Reproduce the entries between the line holding "Is the point" and the end of the entries, inclusive, substituting "arcade cabinet" for every occurrence of "pinball machine" and leaving everything else unchanged.

## Begin

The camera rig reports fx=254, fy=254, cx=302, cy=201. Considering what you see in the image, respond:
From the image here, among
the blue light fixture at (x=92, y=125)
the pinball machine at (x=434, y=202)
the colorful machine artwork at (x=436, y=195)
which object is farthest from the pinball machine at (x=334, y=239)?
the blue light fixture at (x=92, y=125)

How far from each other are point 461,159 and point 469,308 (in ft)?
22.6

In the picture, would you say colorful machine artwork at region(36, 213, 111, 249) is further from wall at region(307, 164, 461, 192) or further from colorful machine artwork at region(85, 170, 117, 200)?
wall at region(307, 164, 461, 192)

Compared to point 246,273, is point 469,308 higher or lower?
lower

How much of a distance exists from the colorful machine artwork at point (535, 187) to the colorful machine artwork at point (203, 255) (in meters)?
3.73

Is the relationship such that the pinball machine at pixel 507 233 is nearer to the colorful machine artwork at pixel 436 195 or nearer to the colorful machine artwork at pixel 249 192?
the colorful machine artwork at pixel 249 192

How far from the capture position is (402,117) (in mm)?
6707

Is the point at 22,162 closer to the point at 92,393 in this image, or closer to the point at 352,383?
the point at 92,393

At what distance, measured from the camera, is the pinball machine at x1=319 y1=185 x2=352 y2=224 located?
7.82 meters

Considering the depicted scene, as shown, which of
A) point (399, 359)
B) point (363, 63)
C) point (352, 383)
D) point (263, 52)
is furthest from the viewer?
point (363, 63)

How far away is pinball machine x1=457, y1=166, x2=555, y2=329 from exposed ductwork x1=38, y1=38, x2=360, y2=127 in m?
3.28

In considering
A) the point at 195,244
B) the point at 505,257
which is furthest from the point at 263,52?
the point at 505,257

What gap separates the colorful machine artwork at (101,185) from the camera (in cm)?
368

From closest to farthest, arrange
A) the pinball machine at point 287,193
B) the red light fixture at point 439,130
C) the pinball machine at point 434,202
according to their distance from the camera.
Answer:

## End

## Result of this exercise
Is the point at 22,162 closer to the point at 92,393 in this image, or closer to the point at 352,383?
the point at 92,393

At what distance, measured from the camera, is the arcade cabinet at x1=319 y1=185 x2=352 y2=224 located?
7.82 meters

Considering the depicted scene, as shown, which of
A) point (399, 359)
B) point (363, 63)
C) point (352, 383)
D) point (263, 52)
is furthest from the viewer?
point (363, 63)

How far away is arcade cabinet x1=457, y1=166, x2=555, y2=329 from exposed ductwork x1=38, y1=38, x2=360, y2=127 in m?
3.28

In considering
A) the point at 195,244
B) the point at 505,257
which is furthest from the point at 263,52?
the point at 505,257

What gap separates the colorful machine artwork at (101,185) from the camera (in cm)?
368

From closest to farthest, arrange
A) the arcade cabinet at point 287,193
B) the red light fixture at point 439,130
C) the arcade cabinet at point 434,202
according to their distance from the camera.
Answer:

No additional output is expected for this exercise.